Mais um conto que li na infância. O nariz do rei Mahendra, um belíssimo conto de Malba Tahan (pseudônimo do professor Julio Cesar de Mello e Souza - Rio de Janeiro, 6 de maio de 1895 — Recife, 18 de junho de 1974).
O nariz do rei Mahendra
Era
uma vez um rei estúpido, que tinha um nariz torto, monstruoso, horrível.
Não
percebia, porém, o pobre monarca, a enormidade do seu defeito; julgava-se, ao
contrário, um verdadeiro tipo de beleza masculina. Infeliz daquele que
zombasse, ou de leve se referisse ao narigão disforme do rei! Punha a língua à
mostra na forca mais próxima!
Um
dia, o rei Mahendra– já me esquecia de dizer que era este o nome do rei
narigudo – disse ao seu ministro:
–
Quero ter aqui, no palácio, um retrato meu, cuja perfeição e fidelidade todos
hajam de gabar.
O
ministro mandou chamar os melhores pintores do país.
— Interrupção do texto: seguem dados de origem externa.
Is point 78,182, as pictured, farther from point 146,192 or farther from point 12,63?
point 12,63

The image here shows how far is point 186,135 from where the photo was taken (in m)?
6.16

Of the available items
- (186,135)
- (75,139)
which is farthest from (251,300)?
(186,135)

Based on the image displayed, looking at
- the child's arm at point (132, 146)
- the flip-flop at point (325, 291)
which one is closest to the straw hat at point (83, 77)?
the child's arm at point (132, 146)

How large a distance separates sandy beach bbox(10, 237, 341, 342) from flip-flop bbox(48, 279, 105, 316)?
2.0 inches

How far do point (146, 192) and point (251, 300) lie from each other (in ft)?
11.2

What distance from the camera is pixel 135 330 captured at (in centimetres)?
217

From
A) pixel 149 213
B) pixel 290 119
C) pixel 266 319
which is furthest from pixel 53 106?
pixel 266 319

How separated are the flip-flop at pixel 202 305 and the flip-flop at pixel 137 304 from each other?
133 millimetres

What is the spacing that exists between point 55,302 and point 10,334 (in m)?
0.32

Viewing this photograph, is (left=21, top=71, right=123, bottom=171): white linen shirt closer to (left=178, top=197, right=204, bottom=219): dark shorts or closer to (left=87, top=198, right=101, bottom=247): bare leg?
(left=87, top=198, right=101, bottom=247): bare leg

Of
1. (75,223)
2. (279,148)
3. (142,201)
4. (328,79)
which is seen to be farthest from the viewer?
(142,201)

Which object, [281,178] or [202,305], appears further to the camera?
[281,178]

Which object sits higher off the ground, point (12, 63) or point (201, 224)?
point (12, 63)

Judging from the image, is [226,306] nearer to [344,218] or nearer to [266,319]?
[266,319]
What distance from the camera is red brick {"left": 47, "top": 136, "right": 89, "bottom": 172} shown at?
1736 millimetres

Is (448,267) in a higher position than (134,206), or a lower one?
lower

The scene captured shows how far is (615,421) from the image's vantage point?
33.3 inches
O prêmio prometido ao mais
hábil era magnífico: um elefante, um palácio e uma caixa de joias.
Apresentaram-se
três artistas que passavam por habilíssimos: Kedar, pintor da corte, Meryem, de
origem árabe, e o jovem Fauzi Nalik, sírio de grande talento.
Kedar,
tomando da tela, fez surgir, de sob seus ágeis pincéis, um retrato perfeito do
rei; reproduziu o nariz do monarca exatamente como o modelo se lhe mostrava
–enorme e monstruoso.
Quando
o rei Mahendra viu a figura grotesca, nitidamente reproduzida no quadro, ficou
furioso:
–
Atrevido! Miserável! Fazer de mim semelhante monstrengo!
E
mandou enforcar o pintor.
Meryem,
o segundo artista, ao ver o triste fim de seu companheiro, achou prudente não
imitar a escola realista de seu malogrado colega. Isto de pintar os soberanos
tal como eles são deu sempre mau resultado.
E
o árabe retratou o rei, fazendo-o perfeito em todos os traços fisionômicos. Era
aquilo uma verdadeira obra de arte.
Enfureceu-se
ainda mais o monarca ao ver o novo trabalho. A figura feita por Meryem era bela
e em nada se parecia com o original de nariz singularmente feio.
–
O Belzebu desse pintor quer zombar de mim! – gritou colérico. – Esse retrato em
nada se parece comigo! É, antes, um verdadeiro escárnio.
Ilustração: Solón Botelho
E
mandou enforcar o infeliz Meryem.
Chegou,
finalmente, a vez do jovem Fauzi Nalik, o pintor sírio.
–-
Estou perdido! – disse ele aos seus botões. – Se pinto o rei de nariz torto,
vou para a forca; se lhe endireito a cara, sou enforcado!
E
todos na cidade já lhe lamentavam, por antecipar, o triste fim.
–
No dia em que ele der o último retoque no retrato do rei, vai direitinho levar
o pescoço ao baraço!
Mas,
com espanto geral, tal não aconteceu. O monarca ficou encantado com o trabalho
do talentoso Fauzi Nalik.
–
Este, sim – proclamou vaidoso e satisfeito, – esse é o meu verdadeiro retrato.
E
mandou que sem mais demora se entregasse ao moço a prometida e valiosa
recompensa: um elefante, um palácio e uma caixa de joias.
Quando
Fauzi Nalik, radiante e feliz, deixou o palácio real, viu-se cercado dos
amigos, que o cumulavam de perguntas:
–
Então? Como conseguiste o milagre? Pintaste o rei de nariz torto ou sem nariz?
Conta-nos lá a proeza.
–
Pois vou contá-la – respondeu o inteligente moço. – Pintei o rei exatamente
como ele é. Tive, porém, a ideia de imaginá-lo a caçar tigres, e a arma que ele
levava ao rosto tapava-lhe perfeitamente o nariz grotesco e monstruoso!
E,
ao afastar-se, risonho, acrescentou:
–
Se o aleijão do rei Mahendra, ao invés de ser no nariz, fosse nas pernas, eu o
teria pintado a banhar-se num lago com água até a cintura.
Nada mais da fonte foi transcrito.